_I tuoi compiti:_
(A) Quali righe delle voci contengono la stringa “curved”? Raccoglile tutte, tenendo conto di maiuscole e minuscole.
(B) Prosegui il testo su don Bosco, ripartendo subito dopo la sua ultima frase.

_Testo da leggere:_
***
In questa versione «il termine chiave è il vocabolo animas, cioè quel termine, che da secoli nel linguaggio cristiano designava l'elemento spirituale dell'uomo, posto nel tempo, ma immortale, tra salvezza e rovina eterna, tra peccato e grazia, tra Gerusalemme e Babilonia, tra Dio e Satana» (P. Stella).

«Se salvi l'anima - scrive don Bosco - tutto va bene e godrai per sempre; ma se la sbagli perderai anima e corpo, Dio e il Paradiso, sarai per sempre dannato».

Oggi abbiamo una visione più inglobante del destino dell'uomo e delle realtà ultime. Don Bosco, nel linguaggio del suo tempo, indica tuttavia la direzione giusta, in cui bisogna guardare l'uomo intero; ripete a tutti che l'uomo non è fatto per la terra, è testimone della tensione e della speranza del futuro che ci attende: possiamo ascoltarlo con fiducia. Si è nel vero quando si afferma che le sue più profonde aspirazioni, la sua più ardente preghiera è per le «anime da salvare» ed assicurare al Regno.

 

Identità sacerdotale.

Il «Da mihi animas» è il suo motto, la sua ossessione, la sua mistica. Mistica che è concentrazione su Dio Padre, su Cristo e il suo Spirito, ma anche conseguenza diretta del suo essere sacerdote, chiamato, per destinazione essenziale, a collaborare con Cristo nel ministero della Redenzione. Non è possibile pensare don Bosco se non sacerdote.

Che cosa è infatti la sua giovinezza se non la consapevole, voluta, assidua preparazione al sacerdozio? «Essere presto prete - diceva a se stesso - per trattenermi in mezzo ai giovanetti, per aiutarli». E che cosa è la sua vita se non lo scioglimento di questo voto fatto in gioventù?
***
_Righe da un set di dati:_
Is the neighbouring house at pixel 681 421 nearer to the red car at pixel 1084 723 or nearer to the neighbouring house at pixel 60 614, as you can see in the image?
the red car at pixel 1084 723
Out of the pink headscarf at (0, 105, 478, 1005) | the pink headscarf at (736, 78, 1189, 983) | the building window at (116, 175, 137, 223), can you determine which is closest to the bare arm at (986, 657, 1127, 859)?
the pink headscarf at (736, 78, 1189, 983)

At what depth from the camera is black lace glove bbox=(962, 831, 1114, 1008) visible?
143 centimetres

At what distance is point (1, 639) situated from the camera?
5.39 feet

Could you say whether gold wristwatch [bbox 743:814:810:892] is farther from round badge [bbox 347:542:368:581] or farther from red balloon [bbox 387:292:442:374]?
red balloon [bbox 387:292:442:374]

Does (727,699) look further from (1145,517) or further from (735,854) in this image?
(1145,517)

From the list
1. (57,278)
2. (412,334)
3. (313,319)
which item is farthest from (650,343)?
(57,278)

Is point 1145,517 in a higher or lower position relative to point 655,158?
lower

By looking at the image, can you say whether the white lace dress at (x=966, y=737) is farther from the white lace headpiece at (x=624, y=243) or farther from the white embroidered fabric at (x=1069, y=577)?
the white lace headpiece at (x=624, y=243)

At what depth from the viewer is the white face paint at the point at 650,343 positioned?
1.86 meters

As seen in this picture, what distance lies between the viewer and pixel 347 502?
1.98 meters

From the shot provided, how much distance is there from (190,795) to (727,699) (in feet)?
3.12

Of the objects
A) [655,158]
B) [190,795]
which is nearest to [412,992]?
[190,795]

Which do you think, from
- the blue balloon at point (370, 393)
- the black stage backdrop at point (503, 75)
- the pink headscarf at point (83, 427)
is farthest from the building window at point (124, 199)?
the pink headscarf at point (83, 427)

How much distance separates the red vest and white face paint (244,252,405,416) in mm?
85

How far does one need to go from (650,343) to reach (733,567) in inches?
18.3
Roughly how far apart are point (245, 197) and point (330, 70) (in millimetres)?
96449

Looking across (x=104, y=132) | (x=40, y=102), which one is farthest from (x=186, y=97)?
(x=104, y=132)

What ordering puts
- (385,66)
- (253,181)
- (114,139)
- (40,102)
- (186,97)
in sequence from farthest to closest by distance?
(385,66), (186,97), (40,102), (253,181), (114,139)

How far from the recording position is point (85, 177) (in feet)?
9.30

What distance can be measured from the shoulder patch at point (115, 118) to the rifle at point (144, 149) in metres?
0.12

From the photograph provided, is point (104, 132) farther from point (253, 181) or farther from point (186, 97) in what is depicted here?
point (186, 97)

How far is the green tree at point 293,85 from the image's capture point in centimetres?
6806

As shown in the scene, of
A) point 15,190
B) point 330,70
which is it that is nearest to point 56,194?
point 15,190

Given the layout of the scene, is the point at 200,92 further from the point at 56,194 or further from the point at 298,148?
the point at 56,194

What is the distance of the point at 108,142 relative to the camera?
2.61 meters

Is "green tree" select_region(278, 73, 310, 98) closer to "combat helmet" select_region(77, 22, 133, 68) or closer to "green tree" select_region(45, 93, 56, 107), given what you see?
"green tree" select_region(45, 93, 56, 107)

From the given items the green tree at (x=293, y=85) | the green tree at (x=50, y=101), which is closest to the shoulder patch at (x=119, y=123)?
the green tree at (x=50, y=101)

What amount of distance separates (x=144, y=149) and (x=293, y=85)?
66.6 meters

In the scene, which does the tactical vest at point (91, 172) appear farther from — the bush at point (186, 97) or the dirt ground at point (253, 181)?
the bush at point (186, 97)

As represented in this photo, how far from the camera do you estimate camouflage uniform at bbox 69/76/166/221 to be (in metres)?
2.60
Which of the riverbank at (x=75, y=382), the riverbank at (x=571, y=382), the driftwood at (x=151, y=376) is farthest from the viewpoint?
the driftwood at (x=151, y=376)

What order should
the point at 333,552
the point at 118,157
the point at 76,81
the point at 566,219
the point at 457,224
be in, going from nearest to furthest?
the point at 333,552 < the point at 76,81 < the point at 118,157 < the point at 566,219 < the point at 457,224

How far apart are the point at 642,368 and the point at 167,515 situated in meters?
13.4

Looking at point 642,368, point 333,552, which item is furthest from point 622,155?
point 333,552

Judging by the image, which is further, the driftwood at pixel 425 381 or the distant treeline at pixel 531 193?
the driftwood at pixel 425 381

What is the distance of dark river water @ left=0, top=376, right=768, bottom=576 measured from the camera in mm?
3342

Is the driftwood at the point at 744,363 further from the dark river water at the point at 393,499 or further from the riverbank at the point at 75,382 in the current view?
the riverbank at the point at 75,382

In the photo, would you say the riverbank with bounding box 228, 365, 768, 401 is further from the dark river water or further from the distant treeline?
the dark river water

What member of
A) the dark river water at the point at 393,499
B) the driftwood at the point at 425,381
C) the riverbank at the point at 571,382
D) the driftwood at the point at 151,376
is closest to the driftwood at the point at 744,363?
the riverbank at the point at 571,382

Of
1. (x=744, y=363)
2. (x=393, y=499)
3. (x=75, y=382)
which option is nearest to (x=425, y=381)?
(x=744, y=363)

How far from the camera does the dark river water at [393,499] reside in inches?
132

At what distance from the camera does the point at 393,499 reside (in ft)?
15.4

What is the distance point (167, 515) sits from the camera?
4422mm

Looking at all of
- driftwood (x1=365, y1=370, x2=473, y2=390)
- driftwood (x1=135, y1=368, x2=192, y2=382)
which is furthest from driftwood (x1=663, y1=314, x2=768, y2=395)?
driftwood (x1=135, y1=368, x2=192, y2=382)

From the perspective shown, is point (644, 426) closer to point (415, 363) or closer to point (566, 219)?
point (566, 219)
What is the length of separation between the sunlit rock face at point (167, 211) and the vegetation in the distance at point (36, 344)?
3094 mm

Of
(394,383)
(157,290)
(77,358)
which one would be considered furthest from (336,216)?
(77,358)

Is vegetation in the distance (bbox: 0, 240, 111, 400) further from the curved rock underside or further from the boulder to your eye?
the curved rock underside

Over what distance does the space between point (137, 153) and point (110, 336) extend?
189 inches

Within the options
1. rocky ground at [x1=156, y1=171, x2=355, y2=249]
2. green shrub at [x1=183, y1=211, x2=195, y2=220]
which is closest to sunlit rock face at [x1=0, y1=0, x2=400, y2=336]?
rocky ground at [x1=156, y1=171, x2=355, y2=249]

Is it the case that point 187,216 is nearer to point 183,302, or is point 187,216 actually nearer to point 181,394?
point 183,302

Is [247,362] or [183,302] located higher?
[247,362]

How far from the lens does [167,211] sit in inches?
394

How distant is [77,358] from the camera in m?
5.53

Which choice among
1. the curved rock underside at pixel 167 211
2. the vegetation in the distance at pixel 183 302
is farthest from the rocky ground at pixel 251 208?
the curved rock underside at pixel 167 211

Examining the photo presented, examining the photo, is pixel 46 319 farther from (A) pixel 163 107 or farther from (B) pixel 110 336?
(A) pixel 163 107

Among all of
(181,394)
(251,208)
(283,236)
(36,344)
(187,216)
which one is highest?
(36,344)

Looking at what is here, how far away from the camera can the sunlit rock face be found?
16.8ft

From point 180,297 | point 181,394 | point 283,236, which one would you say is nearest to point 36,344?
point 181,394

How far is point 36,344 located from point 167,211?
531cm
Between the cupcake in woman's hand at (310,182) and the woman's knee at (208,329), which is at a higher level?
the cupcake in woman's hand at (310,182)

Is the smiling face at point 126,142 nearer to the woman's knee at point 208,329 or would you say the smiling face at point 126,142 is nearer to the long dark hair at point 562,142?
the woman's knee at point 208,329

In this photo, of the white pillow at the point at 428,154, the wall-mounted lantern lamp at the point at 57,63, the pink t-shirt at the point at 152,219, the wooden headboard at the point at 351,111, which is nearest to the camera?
***
_Risposte per compito:_
(A)
Is vegetation in the distance (bbox: 0, 240, 111, 400) further from the curved rock underside or further from the boulder to your eye?
the curved rock underside
1. the curved rock underside at pixel 167 211
the curved rock underside at pixel 167 211

(B)
Di Cristo sacerdote, unico ed attuale Mediatore tra Dio e gli uomini, volle essere l'immagine più perfetta possibile, la mediazione sacramentale più trasparente. Mai venne meno in lui la coscienza dell'indefettibile responsabilità sacerdotale: sempre prete, tutto prete e nient'altro. «Don Bosco è stato innanzitutto e soprattutto un vero prete. La nota dominante della sua vita e della sua missione è stata il fortissimo senso della propria identità di sacerdote prete cattolico secondo il cuore di Dio» (Giovanni Paolo II).

Un prete - ripeteva il santo - «è sempre prete e tale deve manifestarsi in ogni sua parola».

La parola prete - termine allora scomodo se le buone mamme torinesi insegnavano ai loro bimbi a non dire 'prete', voce coperta di troppo fango, ma 'sacerdote' - ricorre sette volte nel breve periodo che apre il colloquio, come da tradizione, con il ministro Bettino Rica- soli, avvenuto a Firenze nel dicembre 1866: «Eccellenza, sappia che don Bosco è prete all'altare, prete in confessionale, prete in mezzo ai suoi giovani, e come è prete in Torino, così è prete in Firenze, prete nella casa del povero, prete nel palazzo del re e dei ministri».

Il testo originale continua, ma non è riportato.